▸ **DATASET EXCERPTS**:
◆ ◆ ◆ ◆ ◆

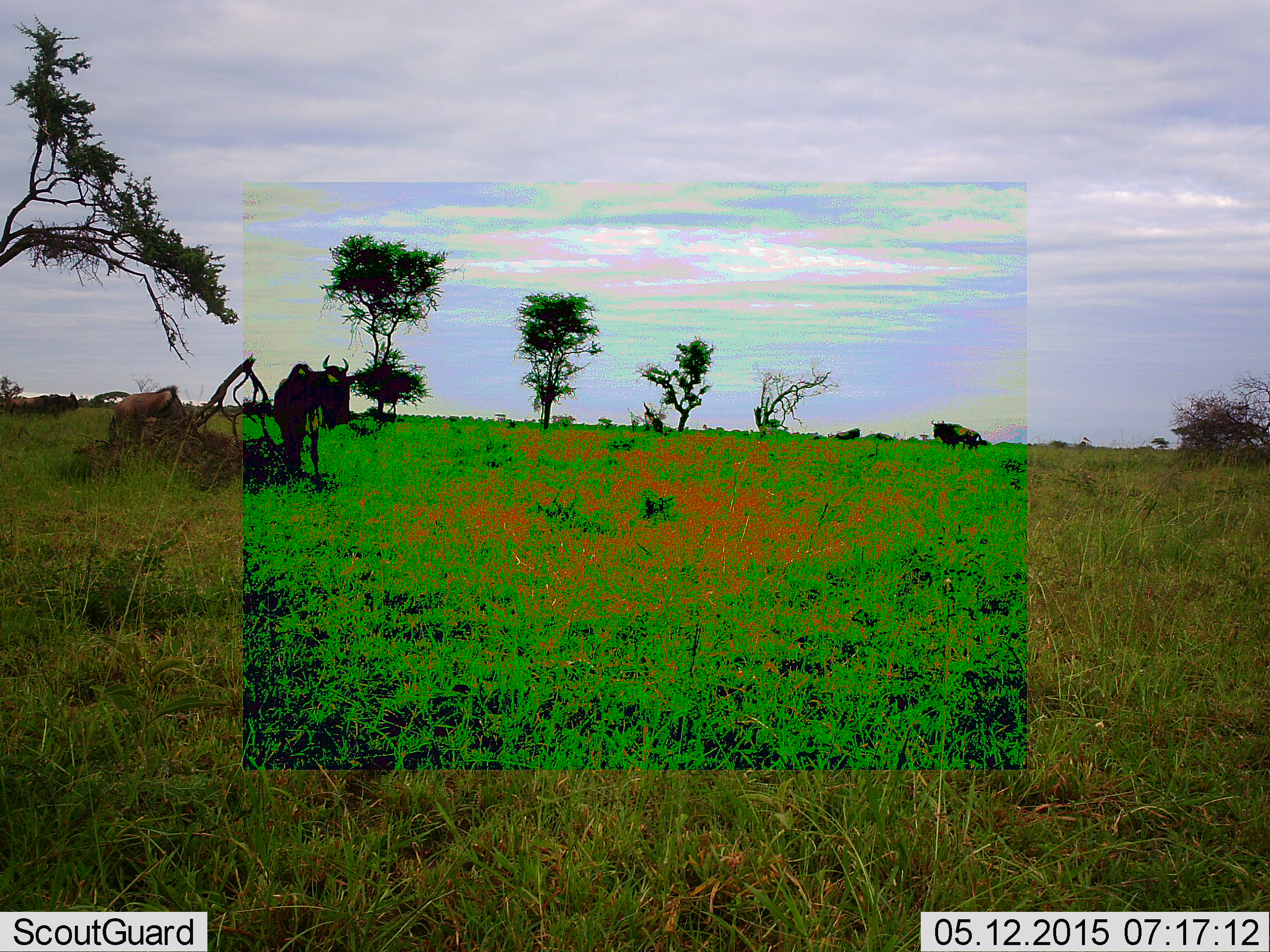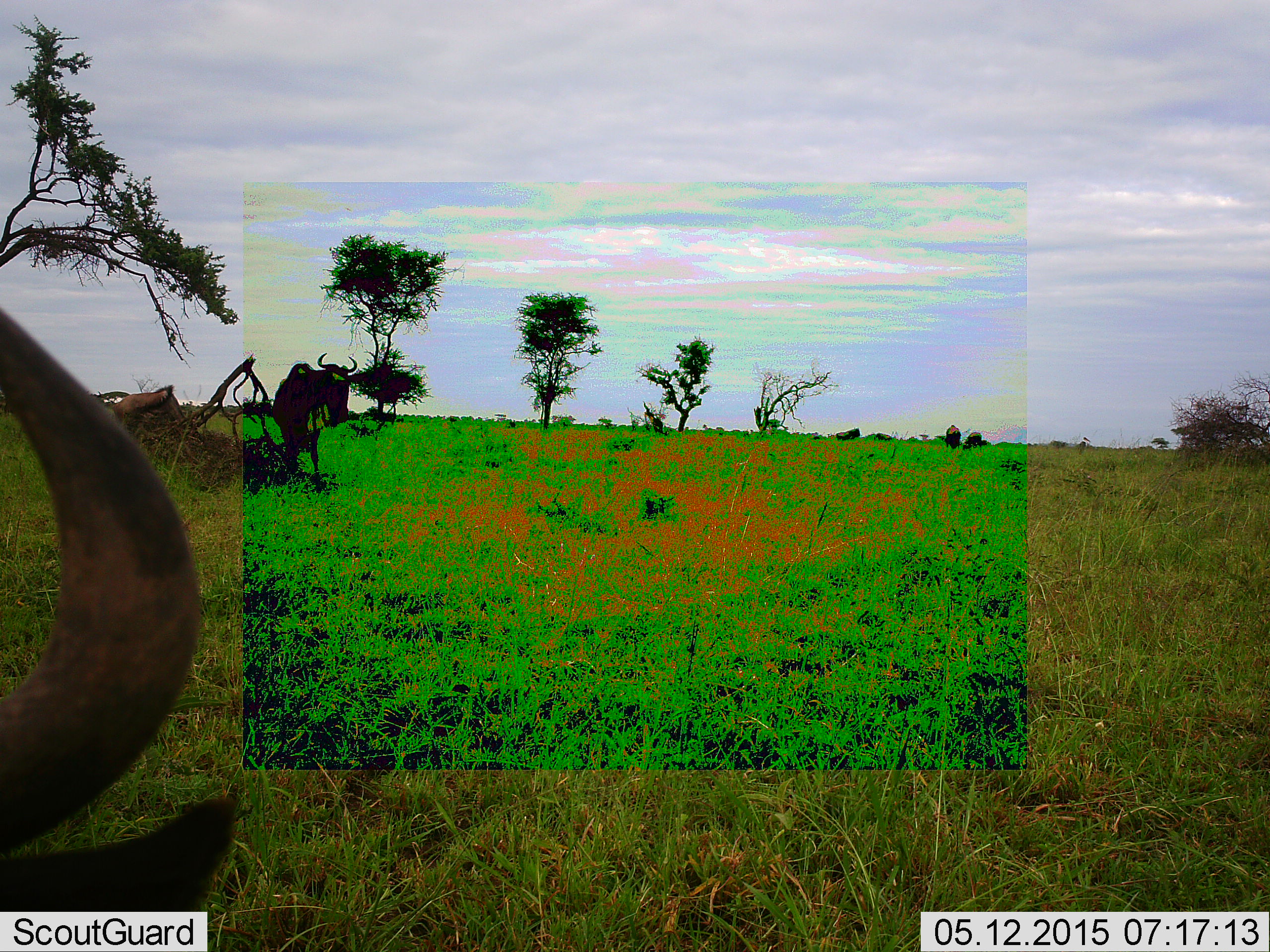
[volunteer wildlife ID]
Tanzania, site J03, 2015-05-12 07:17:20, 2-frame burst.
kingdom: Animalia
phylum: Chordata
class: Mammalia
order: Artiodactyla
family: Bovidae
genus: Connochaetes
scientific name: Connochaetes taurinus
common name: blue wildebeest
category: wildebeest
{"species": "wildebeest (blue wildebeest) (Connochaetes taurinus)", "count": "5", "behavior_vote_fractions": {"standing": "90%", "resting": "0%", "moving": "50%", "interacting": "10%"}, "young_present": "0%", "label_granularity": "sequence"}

◆ ◆ ◆ ◆ ◆

▸ **WORK TO BE COMPLETED**: When a line in the listing above holds the word "Connochaetes", copy it.

▸ **ANSWER BOX**:
genus: Connochaetes
scientific name: Connochaetes taurinus
{"species": "wildebeest (blue wildebeest) (Connochaetes taurinus)", "count": "5", "behavior_vote_fractions": {"standing": "90%", "resting": "0%", "moving": "50%", "interacting": "10%"}, "young_present": "0%", "label_granularity": "sequence"}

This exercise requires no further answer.